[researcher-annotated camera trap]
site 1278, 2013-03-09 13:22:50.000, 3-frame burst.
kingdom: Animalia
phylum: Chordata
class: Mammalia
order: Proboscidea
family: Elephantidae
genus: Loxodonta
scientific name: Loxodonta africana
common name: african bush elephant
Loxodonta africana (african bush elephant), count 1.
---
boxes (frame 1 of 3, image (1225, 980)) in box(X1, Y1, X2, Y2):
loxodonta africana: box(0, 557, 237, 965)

==

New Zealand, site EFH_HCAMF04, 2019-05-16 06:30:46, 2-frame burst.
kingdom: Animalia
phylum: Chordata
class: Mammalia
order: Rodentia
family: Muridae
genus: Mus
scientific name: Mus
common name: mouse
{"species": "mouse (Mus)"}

_Work item_. Examine the entries and say how many of their lines hold the word "site". No other words should accompany the number.

_Exercise output_. 2